### [DATA EXTRACTS]
::::

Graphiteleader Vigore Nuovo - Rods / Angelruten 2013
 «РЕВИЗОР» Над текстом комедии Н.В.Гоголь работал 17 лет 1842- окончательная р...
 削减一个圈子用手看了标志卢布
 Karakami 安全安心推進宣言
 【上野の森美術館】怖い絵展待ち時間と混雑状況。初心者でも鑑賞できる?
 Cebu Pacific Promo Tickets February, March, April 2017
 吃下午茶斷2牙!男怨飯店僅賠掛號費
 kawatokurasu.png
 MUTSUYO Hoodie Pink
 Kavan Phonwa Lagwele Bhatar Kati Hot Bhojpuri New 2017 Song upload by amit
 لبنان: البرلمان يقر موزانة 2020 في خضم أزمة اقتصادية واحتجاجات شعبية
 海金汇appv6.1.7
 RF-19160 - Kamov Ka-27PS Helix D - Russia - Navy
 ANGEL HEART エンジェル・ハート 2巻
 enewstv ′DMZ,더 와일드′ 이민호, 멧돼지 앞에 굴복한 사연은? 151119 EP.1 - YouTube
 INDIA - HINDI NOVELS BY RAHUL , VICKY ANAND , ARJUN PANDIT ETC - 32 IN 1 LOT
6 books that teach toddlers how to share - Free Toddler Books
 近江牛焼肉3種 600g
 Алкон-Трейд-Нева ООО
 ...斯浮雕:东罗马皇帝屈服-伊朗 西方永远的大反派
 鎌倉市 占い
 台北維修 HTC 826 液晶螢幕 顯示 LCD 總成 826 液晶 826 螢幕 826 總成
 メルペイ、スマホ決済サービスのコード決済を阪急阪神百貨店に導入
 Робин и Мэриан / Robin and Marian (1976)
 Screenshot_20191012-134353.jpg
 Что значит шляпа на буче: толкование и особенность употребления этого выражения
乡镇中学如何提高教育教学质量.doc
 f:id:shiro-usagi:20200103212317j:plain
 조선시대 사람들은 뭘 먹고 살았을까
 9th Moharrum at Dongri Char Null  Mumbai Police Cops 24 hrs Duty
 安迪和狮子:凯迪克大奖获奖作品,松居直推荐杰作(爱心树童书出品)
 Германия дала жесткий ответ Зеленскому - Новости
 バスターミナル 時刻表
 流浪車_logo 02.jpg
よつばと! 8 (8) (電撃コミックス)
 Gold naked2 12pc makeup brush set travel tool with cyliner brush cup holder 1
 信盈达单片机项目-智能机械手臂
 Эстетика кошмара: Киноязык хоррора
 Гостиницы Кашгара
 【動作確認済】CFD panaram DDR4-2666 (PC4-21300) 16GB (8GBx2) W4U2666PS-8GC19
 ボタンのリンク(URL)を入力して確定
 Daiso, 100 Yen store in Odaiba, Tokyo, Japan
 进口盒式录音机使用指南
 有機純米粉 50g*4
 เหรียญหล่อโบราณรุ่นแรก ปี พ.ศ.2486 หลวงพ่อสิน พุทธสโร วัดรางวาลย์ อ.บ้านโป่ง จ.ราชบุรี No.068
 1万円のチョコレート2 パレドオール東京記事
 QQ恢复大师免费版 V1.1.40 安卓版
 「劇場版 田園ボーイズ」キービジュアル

::::

### [THE TASK]
The response must contain every entry, each one identical to the original.

### [WRITTEN ANSWER]
Graphiteleader Vigore Nuovo - Rods / Angelruten 2013
 «РЕВИЗОР» Над текстом комедии Н.В.Гоголь работал 17 лет 1842- окончательная р...
 削减一个圈子用手看了标志卢布
 Karakami 安全安心推進宣言
 【上野の森美術館】怖い絵展待ち時間と混雑状況。初心者でも鑑賞できる?
 Cebu Pacific Promo Tickets February, March, April 2017
 吃下午茶斷2牙!男怨飯店僅賠掛號費
 kawatokurasu.png
 MUTSUYO Hoodie Pink
 Kavan Phonwa Lagwele Bhatar Kati Hot Bhojpuri New 2017 Song upload by amit
 لبنان: البرلمان يقر موزانة 2020 في خضم أزمة اقتصادية واحتجاجات شعبية
 海金汇appv6.1.7
 RF-19160 - Kamov Ka-27PS Helix D - Russia - Navy
 ANGEL HEART エンジェル・ハート 2巻
 enewstv ′DMZ,더 와일드′ 이민호, 멧돼지 앞에 굴복한 사연은? 151119 EP.1 - YouTube
 INDIA - HINDI NOVELS BY RAHUL , VICKY ANAND , ARJUN PANDIT ETC - 32 IN 1 LOT
6 books that teach toddlers how to share - Free Toddler Books
 近江牛焼肉3種 600g
 Алкон-Трейд-Нева ООО
 ...斯浮雕:东罗马皇帝屈服-伊朗 西方永远的大反派
 鎌倉市 占い
 台北維修 HTC 826 液晶螢幕 顯示 LCD 總成 826 液晶 826 螢幕 826 總成
 メルペイ、スマホ決済サービスのコード決済を阪急阪神百貨店に導入
 Робин и Мэриан / Robin and Marian (1976)
 Screenshot_20191012-134353.jpg
 Что значит шляпа на буче: толкование и особенность употребления этого выражения
乡镇中学如何提高教育教学质量.doc
 f:id:shiro-usagi:20200103212317j:plain
 조선시대 사람들은 뭘 먹고 살았을까
 9th Moharrum at Dongri Char Null  Mumbai Police Cops 24 hrs Duty
 安迪和狮子:凯迪克大奖获奖作品,松居直推荐杰作(爱心树童书出品)
 Германия дала жесткий ответ Зеленскому - Новости
 バスターミナル 時刻表
 流浪車_logo 02.jpg
よつばと! 8 (8) (電撃コミックス)
 Gold naked2 12pc makeup brush set travel tool with cyliner brush cup holder 1
 信盈达单片机项目-智能机械手臂
 Эстетика кошмара: Киноязык хоррора
 Гостиницы Кашгара
 【動作確認済】CFD panaram DDR4-2666 (PC4-21300) 16GB (8GBx2) W4U2666PS-8GC19
 ボタンのリンク(URL)を入力して確定
 Daiso, 100 Yen store in Odaiba, Tokyo, Japan
 进口盒式录音机使用指南
 有機純米粉 50g*4
 เหรียญหล่อโบราณรุ่นแรก ปี พ.ศ.2486 หลวงพ่อสิน พุทธสโร วัดรางวาลย์ อ.บ้านโป่ง จ.ราชบุรี No.068
 1万円のチョコレート2 パレドオール東京記事
 QQ恢复大师免费版 V1.1.40 安卓版
 「劇場版 田園ボーイズ」キービジュアル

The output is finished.